**ACTIVITY:**
Your output should consist of every record, copied exactly.

== Segment start ==

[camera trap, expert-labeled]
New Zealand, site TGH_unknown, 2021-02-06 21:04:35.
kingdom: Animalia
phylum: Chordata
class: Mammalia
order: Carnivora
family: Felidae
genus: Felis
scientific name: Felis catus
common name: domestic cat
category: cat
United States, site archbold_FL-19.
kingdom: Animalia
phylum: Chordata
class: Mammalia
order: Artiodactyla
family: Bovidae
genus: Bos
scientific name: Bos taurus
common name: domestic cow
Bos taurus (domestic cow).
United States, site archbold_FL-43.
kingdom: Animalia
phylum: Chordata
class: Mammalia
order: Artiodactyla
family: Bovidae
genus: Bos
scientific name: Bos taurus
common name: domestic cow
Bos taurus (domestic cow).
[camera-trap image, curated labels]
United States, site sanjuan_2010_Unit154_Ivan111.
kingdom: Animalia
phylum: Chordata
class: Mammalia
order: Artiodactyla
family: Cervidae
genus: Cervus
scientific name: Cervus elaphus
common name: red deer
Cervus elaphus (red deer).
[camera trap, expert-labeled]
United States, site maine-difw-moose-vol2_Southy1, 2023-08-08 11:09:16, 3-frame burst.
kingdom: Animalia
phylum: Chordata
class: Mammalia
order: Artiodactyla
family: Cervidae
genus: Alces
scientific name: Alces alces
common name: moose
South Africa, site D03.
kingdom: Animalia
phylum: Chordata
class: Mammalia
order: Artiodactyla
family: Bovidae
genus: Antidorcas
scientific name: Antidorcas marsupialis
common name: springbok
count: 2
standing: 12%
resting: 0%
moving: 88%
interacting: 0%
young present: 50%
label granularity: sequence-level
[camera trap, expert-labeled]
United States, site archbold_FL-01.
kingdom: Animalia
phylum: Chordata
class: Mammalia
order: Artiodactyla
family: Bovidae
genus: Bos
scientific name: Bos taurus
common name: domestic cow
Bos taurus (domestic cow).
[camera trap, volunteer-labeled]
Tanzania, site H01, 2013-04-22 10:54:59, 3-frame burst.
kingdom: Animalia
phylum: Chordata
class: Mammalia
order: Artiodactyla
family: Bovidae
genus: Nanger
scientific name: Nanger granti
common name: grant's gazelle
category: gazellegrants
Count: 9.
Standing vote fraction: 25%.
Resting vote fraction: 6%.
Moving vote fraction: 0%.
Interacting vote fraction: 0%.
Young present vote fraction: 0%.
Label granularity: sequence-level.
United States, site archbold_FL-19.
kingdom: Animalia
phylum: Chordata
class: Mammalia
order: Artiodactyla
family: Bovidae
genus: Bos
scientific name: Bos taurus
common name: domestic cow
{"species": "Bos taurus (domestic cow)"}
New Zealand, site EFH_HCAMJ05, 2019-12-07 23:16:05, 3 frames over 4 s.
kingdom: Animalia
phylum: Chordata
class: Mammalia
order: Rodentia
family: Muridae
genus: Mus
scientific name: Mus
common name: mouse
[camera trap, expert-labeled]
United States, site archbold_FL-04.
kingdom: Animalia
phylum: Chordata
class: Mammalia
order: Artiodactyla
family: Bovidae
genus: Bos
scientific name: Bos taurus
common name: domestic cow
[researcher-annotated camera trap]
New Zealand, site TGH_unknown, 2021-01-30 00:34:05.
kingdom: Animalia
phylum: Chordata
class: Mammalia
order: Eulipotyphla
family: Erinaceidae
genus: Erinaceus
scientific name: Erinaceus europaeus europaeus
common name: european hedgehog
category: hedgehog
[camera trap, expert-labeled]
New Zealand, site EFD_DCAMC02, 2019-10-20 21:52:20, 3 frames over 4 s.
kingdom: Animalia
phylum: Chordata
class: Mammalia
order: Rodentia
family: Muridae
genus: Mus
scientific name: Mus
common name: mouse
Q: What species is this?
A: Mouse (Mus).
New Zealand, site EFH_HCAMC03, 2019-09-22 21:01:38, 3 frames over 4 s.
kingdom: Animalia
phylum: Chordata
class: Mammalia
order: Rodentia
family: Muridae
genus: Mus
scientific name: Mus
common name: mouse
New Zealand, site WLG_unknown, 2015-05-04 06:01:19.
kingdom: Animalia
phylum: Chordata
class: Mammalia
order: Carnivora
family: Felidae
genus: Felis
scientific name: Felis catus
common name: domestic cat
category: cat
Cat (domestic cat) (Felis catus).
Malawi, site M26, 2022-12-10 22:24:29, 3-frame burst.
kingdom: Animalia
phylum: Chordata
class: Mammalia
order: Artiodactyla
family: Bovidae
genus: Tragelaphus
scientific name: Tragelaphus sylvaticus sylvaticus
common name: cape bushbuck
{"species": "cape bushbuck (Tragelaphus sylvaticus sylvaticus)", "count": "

== Segment end ==

**RESPONSE BOX:**
[camera trap, expert-labeled]
New Zealand, site TGH_unknown, 2021-02-06 21:04:35.
kingdom: Animalia
phylum: Chordata
class: Mammalia
order: Carnivora
family: Felidae
genus: Felis
scientific name: Felis catus
common name: domestic cat
category: cat
United States, site archbold_FL-19.
kingdom: Animalia
phylum: Chordata
class: Mammalia
order: Artiodactyla
family: Bovidae
genus: Bos
scientific name: Bos taurus
common name: domestic cow
Bos taurus (domestic cow).
United States, site archbold_FL-43.
kingdom: Animalia
phylum: Chordata
class: Mammalia
order: Artiodactyla
family: Bovidae
genus: Bos
scientific name: Bos taurus
common name: domestic cow
Bos taurus (domestic cow).
[camera-trap image, curated labels]
United States, site sanjuan_2010_Unit154_Ivan111.
kingdom: Animalia
phylum: Chordata
class: Mammalia
order: Artiodactyla
family: Cervidae
genus: Cervus
scientific name: Cervus elaphus
common name: red deer
Cervus elaphus (red deer).
[camera trap, expert-labeled]
United States, site maine-difw-moose-vol2_Southy1, 2023-08-08 11:09:16, 3-frame burst.
kingdom: Animalia
phylum: Chordata
class: Mammalia
order: Artiodactyla
family: Cervidae
genus: Alces
scientific name: Alces alces
common name: moose
South Africa, site D03.
kingdom: Animalia
phylum: Chordata
class: Mammalia
order: Artiodactyla
family: Bovidae
genus: Antidorcas
scientific name: Antidorcas marsupialis
common name: springbok
count: 2
standing: 12%
resting: 0%
moving: 88%
interacting: 0%
young present: 50%
label granularity: sequence-level
[camera trap, expert-labeled]
United States, site archbold_FL-01.
kingdom: Animalia
phylum: Chordata
class: Mammalia
order: Artiodactyla
family: Bovidae
genus: Bos
scientific name: Bos taurus
common name: domestic cow
Bos taurus (domestic cow).
[camera trap, volunteer-labeled]
Tanzania, site H01, 2013-04-22 10:54:59, 3-frame burst.
kingdom: Animalia
phylum: Chordata
class: Mammalia
order: Artiodactyla
family: Bovidae
genus: Nanger
scientific name: Nanger granti
common name: grant's gazelle
category: gazellegrants
Count: 9.
Standing vote fraction: 25%.
Resting vote fraction: 6%.
Moving vote fraction: 0%.
Interacting vote fraction: 0%.
Young present vote fraction: 0%.
Label granularity: sequence-level.
United States, site archbold_FL-19.
kingdom: Animalia
phylum: Chordata
class: Mammalia
order: Artiodactyla
family: Bovidae
genus: Bos
scientific name: Bos taurus
common name: domestic cow
{"species": "Bos taurus (domestic cow)"}
New Zealand, site EFH_HCAMJ05, 2019-12-07 23:16:05, 3 frames over 4 s.
kingdom: Animalia
phylum: Chordata
class: Mammalia
order: Rodentia
family: Muridae
genus: Mus
scientific name: Mus
common name: mouse
[camera trap, expert-labeled]
United States, site archbold_FL-04.
kingdom: Animalia
phylum: Chordata
class: Mammalia
order: Artiodactyla
family: Bovidae
genus: Bos
scientific name: Bos taurus
common name: domestic cow
[researcher-annotated camera trap]
New Zealand, site TGH_unknown, 2021-01-30 00:34:05.
kingdom: Animalia
phylum: Chordata
class: Mammalia
order: Eulipotyphla
family: Erinaceidae
genus: Erinaceus
scientific name: Erinaceus europaeus europaeus
common name: european hedgehog
category: hedgehog
[camera trap, expert-labeled]
New Zealand, site EFD_DCAMC02, 2019-10-20 21:52:20, 3 frames over 4 s.
kingdom: Animalia
phylum: Chordata
class: Mammalia
order: Rodentia
family: Muridae
genus: Mus
scientific name: Mus
common name: mouse
Q: What species is this?
A: Mouse (Mus).
New Zealand, site EFH_HCAMC03, 2019-09-22 21:01:38, 3 frames over 4 s.
kingdom: Animalia
phylum: Chordata
class: Mammalia
order: Rodentia
family: Muridae
genus: Mus
scientific name: Mus
common name: mouse
New Zealand, site WLG_unknown, 2015-05-04 06:01:19.
kingdom: Animalia
phylum: Chordata
class: Mammalia
order: Carnivora
family: Felidae
genus: Felis
scientific name: Felis catus
common name: domestic cat
category: cat
Cat (domestic cat) (Felis catus).
Malawi, site M26, 2022-12-10 22:24:29, 3-frame burst.
kingdom: Animalia
phylum: Chordata
class: Mammalia
order: Artiodactyla
family: Bovidae
genus: Tragelaphus
scientific name: Tragelaphus sylvaticus sylvaticus
common name: cape bushbuck
{"species": "cape bushbuck (Tragelaphus sylvaticus sylvaticus)", "count": "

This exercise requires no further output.